(EXERCISE DATA)

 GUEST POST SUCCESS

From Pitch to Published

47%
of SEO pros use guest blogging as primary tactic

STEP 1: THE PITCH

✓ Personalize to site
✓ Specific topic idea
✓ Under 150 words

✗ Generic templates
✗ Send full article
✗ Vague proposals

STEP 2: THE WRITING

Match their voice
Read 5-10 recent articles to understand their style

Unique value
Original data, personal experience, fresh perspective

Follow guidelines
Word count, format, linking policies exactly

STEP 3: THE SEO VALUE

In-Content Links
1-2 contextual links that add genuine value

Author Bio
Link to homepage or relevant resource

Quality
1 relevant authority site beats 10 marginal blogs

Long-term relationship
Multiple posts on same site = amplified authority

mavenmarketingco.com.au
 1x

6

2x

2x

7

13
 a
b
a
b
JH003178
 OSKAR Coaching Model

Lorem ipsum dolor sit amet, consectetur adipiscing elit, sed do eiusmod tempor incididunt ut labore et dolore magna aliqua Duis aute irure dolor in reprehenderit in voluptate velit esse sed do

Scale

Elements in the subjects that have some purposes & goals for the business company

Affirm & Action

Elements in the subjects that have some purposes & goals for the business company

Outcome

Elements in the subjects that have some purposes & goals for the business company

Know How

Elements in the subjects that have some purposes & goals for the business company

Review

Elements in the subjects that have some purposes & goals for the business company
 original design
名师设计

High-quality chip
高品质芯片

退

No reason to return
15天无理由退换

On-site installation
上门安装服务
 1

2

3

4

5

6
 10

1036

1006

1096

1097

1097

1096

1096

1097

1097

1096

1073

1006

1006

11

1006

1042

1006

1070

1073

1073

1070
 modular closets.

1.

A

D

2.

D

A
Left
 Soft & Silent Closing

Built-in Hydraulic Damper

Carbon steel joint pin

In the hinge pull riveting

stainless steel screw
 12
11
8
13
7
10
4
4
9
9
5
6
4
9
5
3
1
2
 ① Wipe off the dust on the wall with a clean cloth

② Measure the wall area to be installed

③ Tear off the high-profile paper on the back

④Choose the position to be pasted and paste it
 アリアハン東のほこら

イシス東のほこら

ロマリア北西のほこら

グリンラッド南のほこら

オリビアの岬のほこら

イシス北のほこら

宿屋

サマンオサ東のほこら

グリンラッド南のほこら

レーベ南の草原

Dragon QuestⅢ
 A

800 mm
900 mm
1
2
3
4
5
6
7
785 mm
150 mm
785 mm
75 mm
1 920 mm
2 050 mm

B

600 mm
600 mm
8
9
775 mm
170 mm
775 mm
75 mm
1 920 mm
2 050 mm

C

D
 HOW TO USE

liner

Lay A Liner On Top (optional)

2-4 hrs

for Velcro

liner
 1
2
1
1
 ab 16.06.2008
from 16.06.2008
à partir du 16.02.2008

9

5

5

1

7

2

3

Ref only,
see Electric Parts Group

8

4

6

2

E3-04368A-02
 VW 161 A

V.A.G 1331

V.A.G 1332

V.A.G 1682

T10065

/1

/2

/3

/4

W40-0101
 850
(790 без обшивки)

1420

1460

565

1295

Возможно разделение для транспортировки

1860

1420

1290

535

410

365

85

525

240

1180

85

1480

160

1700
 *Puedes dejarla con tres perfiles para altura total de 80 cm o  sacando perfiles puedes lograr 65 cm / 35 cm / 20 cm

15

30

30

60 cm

(End EXERCISE DATA)

TASK TO CARRY OUT -> Line count for "relevant": count the lines in the records above that contain this word, and write only the number.

RESULT BELOW -> 2